MARKEY: No, I'm saying that any kind of an air strike should, in fact, be brought to Congress so that we can understand what the president's plan is. Whether or not he's going to involve in this attack plan strikes that could hit Iranians or Russians inside of Syria and then what the response is likely to be from the Russians or Iranians from the administration's perspective.

BERMAN: Does there need to be a military response to the apparent chemical attack in your mind?

MARKEY: There's no question that the United States must be the moral leader, must be the leader in human rights on the planet, but we have to have a plan. We have to understand what we're doing. The president's struck Syria last year in April. There was no plan.

There was no follow-up and as a result there were no consequences to Assad. The Russians didn't bring out the chemicals as they promised. Assad continue today act as he had in the past. There was no follow- up plan. So, he struck last year. If he does the same thing this year that he did last year, then it ultimately historically will have no import whatsoever.

BERMAN: I'm sure this will come up in the confirmation hearings for Mike Pompeo today. You had a chance to meet with the CIA director earlier in the week in advance of his confirmation hearings to be secretary of state. Some have labeled him a hawk including you sort of.

He's called part of the president's war cabinet. He's going to address that head on in his opening statement saying it's unfair to call him that. Did he assuage your concerns?

MARKEY: Well, with the arrival of Mike Pompeo and John Bolton into the inner circle of foreign policy advisers of the president, it's very important to look at past statements that were made by Mr. Pompeo in conjunction with John Bolton looking from my perspective at nuclear nonproliferation issues.

On the Korean Peninsula, in the Middle East because there is a part of the president and I think his new advisers that could lead to pre- emptive strikes in Iran and in North Korea, and I think that it's important for the American people to understand the exact details of any nuclear nonproliferation policy, which the administration has if the North Korean talks fail, will there be a pre-emptive strike in North Korea that could be catastrophic.

In the Middle East, if the Iranian deal is, in fact, vitiated could that lead to an escalation in the Middle East of our nuclear tensions. We have to get the answers to those questions and that's what I intend on focusing upon today.

BERMAN: Senator Ed Markey from the Commonwealth of Massachusetts. Listen, Senator, do me a favor, do something about the weather for Monday, for the marathon up in Boston. It looks terrible right now. I'm counting on you to fix it.

MARKEY: OK. But we got to be happy with the Celtics, Bruins and Red Sox right now. I'm going to enjoy the good stuff too.

BERMAN: Thank you, Senator. I appreciate it.

MARKEY: Thank you.

BERMAN: All right. October 7, 2016, three big stories just minutes apart and now it's a big focus for investigators.

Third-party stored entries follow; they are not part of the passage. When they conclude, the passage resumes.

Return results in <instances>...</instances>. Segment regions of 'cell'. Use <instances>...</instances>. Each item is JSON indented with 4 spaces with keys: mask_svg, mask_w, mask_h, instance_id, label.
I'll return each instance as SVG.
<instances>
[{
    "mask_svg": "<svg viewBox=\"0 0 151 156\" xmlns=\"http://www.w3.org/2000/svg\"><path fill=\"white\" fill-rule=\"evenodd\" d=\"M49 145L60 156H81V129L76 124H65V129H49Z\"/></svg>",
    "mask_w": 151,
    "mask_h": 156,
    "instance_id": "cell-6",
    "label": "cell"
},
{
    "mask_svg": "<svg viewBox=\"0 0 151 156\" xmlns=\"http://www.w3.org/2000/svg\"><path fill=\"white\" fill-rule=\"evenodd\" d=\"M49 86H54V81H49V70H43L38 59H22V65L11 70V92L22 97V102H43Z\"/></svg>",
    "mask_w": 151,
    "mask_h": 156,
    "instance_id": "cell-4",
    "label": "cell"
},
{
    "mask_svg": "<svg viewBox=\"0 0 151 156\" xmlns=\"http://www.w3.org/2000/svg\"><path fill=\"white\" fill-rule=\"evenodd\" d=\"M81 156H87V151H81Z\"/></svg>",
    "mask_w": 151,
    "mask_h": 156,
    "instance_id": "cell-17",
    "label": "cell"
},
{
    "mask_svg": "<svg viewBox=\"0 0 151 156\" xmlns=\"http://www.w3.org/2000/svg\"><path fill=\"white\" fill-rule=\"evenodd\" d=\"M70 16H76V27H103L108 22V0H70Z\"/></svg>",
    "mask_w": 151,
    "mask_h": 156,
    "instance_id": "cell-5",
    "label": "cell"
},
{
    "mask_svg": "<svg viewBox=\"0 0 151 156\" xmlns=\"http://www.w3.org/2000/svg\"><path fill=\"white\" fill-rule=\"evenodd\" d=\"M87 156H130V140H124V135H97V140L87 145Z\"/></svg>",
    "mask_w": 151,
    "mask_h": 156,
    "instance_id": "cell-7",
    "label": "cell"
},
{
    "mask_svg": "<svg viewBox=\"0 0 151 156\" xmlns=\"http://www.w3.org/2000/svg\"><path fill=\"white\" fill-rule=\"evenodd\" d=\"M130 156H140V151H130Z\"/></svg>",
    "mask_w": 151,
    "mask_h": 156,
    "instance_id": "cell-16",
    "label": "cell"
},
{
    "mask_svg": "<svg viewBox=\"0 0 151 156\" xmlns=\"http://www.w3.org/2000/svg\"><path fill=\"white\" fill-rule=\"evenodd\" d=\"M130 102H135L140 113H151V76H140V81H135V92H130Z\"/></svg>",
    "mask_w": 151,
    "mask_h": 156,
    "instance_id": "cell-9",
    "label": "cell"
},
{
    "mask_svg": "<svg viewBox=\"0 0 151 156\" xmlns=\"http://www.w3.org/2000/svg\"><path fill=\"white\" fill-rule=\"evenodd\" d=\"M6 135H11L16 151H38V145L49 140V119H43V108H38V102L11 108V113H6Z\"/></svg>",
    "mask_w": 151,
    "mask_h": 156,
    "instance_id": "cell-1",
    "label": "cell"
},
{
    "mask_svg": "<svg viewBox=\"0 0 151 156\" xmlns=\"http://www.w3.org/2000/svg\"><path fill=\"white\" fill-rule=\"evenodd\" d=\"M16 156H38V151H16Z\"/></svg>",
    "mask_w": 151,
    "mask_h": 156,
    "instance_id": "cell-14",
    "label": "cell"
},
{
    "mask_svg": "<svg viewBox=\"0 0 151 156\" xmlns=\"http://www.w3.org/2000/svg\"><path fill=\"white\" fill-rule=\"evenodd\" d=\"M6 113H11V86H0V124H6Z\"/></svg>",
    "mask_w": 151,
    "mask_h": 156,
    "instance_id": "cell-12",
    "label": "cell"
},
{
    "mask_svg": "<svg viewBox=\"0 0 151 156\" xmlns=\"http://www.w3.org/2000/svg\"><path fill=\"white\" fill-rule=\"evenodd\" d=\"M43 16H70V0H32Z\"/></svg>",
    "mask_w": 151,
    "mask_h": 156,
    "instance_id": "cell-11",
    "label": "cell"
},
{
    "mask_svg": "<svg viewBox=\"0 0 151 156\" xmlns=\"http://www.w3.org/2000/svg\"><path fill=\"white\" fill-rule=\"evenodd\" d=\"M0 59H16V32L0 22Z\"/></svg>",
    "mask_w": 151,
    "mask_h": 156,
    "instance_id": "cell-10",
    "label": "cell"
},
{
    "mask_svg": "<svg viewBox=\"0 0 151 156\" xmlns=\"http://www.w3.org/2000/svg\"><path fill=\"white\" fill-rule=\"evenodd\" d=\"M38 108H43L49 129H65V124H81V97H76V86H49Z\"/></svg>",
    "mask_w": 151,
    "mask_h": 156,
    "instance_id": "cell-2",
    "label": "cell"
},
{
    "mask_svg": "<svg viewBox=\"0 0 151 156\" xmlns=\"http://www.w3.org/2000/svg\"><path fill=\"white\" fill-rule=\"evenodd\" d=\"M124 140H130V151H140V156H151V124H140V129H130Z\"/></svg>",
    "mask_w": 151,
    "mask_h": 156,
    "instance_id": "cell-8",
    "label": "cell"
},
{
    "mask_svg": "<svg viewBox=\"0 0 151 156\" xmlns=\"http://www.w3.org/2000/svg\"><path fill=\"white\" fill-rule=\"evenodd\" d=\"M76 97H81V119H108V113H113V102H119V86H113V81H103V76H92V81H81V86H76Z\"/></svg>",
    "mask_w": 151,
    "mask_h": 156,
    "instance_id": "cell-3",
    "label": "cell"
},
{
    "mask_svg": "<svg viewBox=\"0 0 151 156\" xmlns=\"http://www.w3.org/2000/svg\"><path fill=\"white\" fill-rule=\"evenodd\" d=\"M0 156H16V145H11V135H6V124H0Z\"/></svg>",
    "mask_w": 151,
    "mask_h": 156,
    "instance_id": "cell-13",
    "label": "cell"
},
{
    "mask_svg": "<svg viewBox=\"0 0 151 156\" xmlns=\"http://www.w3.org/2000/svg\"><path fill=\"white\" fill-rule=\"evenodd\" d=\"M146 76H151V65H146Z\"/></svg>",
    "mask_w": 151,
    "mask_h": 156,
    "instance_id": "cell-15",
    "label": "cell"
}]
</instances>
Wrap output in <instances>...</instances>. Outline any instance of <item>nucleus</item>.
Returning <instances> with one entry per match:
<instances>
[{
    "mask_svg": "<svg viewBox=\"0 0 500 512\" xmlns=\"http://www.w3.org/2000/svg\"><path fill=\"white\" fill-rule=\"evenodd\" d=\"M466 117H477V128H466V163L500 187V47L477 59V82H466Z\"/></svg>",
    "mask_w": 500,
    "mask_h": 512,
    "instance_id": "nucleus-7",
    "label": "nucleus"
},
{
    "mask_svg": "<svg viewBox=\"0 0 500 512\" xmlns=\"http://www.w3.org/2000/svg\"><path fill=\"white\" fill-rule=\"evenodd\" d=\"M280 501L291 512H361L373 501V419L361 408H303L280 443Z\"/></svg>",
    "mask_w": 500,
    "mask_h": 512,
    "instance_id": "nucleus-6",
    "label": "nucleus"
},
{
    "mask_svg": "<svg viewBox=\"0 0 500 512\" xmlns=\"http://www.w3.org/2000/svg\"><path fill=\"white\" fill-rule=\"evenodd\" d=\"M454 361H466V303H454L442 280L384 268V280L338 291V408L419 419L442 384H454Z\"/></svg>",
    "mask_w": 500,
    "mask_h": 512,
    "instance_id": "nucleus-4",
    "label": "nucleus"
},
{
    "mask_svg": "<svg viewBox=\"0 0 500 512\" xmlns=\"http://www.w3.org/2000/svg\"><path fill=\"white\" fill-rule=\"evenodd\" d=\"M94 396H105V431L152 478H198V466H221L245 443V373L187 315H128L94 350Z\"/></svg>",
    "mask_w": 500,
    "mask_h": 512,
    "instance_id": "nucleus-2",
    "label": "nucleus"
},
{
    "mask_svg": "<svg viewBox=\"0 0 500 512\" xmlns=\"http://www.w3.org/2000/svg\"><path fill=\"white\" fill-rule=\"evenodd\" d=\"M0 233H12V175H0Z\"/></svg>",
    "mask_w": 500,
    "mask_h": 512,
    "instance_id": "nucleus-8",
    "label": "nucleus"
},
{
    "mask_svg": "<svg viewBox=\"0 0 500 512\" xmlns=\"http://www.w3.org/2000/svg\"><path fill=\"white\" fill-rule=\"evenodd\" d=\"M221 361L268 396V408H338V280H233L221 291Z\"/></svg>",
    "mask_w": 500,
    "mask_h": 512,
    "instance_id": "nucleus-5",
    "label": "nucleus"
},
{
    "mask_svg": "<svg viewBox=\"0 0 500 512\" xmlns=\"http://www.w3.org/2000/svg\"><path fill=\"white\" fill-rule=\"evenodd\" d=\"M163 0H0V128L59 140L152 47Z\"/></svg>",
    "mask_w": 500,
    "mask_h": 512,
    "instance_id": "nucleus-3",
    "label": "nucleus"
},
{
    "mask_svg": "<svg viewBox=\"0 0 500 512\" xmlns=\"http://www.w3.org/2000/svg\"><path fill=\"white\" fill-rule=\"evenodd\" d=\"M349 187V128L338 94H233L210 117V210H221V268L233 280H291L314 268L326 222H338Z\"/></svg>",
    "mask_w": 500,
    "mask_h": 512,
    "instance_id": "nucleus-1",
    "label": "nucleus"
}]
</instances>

[09:25:02] Plus, we're just moments away from the opening bell. Stocks expected to rise this morning. This after the president wrote that an attack on Syria might not be so imminent.

(COMMERCIAL BREAK)

BERMAN: New details in the Michael Cohen raid including the first known warrant that directly mentions President Trump by name. Sources say the FBI is looking for any communications between the president and his personal lawyer regarding that now infamous "Access Hollywood" tape and communications that might talk about keeping that tape from going public.